I discovered this in two ways: in the evening's hypnosis she confessed day by day the troubles or illusions which had disturbed her on the corresponding day of 1881, and also a private diary of her mother's showed me the absolute accuracy of the external facts of the previous winter as revived in the hysterical illusion.
"It was curious to see how these revived psychical stimuli exercised an effect from the second condition upon the first or normal condition. It happened, for instance, that the patient said to me laughingly in the morning that she did not know why, but she was angry with me. Thanks to the mother's diary I found out what was the matter, and removed it by talking it out' in the evening's hypnosis. I had in point of fact greatly angered the patient on that evening in the previous year. Or she said another day that there was something wrong with her eyes; she saw colours untruly; she knew that her dress was brown, but she saw it blue. Experiment showed that she could perfectly well distinguish tints on test-papers, and that the disturbance affected only her vision of the stuff of her dress. The reason was that on that day in the previous year she had been very busy with a dressing-gown for her father, made of the same stuff as this dress, but blue instead of brown".

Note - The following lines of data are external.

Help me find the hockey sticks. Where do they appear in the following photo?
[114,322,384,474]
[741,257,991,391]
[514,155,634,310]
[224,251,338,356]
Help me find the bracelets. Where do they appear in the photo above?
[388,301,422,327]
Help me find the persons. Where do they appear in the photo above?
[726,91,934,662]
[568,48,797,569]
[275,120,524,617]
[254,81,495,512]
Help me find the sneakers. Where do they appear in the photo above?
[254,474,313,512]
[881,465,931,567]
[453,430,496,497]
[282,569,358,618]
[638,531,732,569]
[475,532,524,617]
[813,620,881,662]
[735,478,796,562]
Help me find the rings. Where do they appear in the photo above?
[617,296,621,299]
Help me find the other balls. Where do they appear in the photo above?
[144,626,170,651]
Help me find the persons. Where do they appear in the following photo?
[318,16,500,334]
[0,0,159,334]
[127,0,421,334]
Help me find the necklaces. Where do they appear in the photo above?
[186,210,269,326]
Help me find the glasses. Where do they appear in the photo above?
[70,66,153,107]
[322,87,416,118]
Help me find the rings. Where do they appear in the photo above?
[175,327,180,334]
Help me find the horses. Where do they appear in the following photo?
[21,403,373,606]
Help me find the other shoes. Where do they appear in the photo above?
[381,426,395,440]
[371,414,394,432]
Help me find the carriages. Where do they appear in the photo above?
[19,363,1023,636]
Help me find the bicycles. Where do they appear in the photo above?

A most distressing inability to drink came on in the summer of 1882, and lasted for six weeks, obliging the patient to live mainly on melons, until it was discovered that this shuddering incapacity to swallow liquids was the result of a disgust experienced at a like period in 1881, at the sight of a dog allowed to drink from an acquaintance's glass. Fräulein O. had concealed this disgust at the time, out of politeness, but the unexpressed loathing had so worked itself out in her organism, as to produce a kind of hydrophobic spasm when the subliminally remembered time of year came round.
During the nights the "second condition," which still reproduced the previous year, was dominant. Consequently, since the family had changed houses since that date, the patient, if she woke in the night, was liable to greater alarm than in the day, thinking, in the loss of correction from recent memories, that she had been carried away from home. This awkwardness was averted by a suggestion from Dr. Breuer that she could not open her eyes at night; although once when she wept in her sleep her eyelids were, so to say, forced open by the tears, and she was seized with the same terror at her surroundings.
Here, as in so many cases, hypnotism showed itself the exact correlative, the specific antidote, of hysteria. Exactly the symptoms which hysteria had caused hypnotic suggestion could remedy. Exactly the puzzles which hysteria had woven hypnotic suggestion could unlock.
"The talking cure" or "chimney-sweeping," as Fräulein O. called it, was practically equivalent to confession under hypnosis. Every evening Dr. Breuer hypnotised her, and then inquired as to the origin of each symptom in turn. For each symptom there did exist such a moment of origin; often a trivial accident originating a long and serious trouble. For instance, the "macropsy and strabismus convergens" which had long troubled the patient were traced to a moment when her father asked her what time it was, and she, looking hastily while she wept, saw the dial of her watch magnified and distorted through her tears. So soon as the cause of each accident of this kind was traced and discussed, with special arguments to remove any self-blame thereto attaching, the perversion of sensibility or of motricity disappeared. The isolated, hypertrophied memory was brought back, as I have said, into the general current of the psychical circulation. It is as though the past passage of life was re-lived, and altered in the re-living.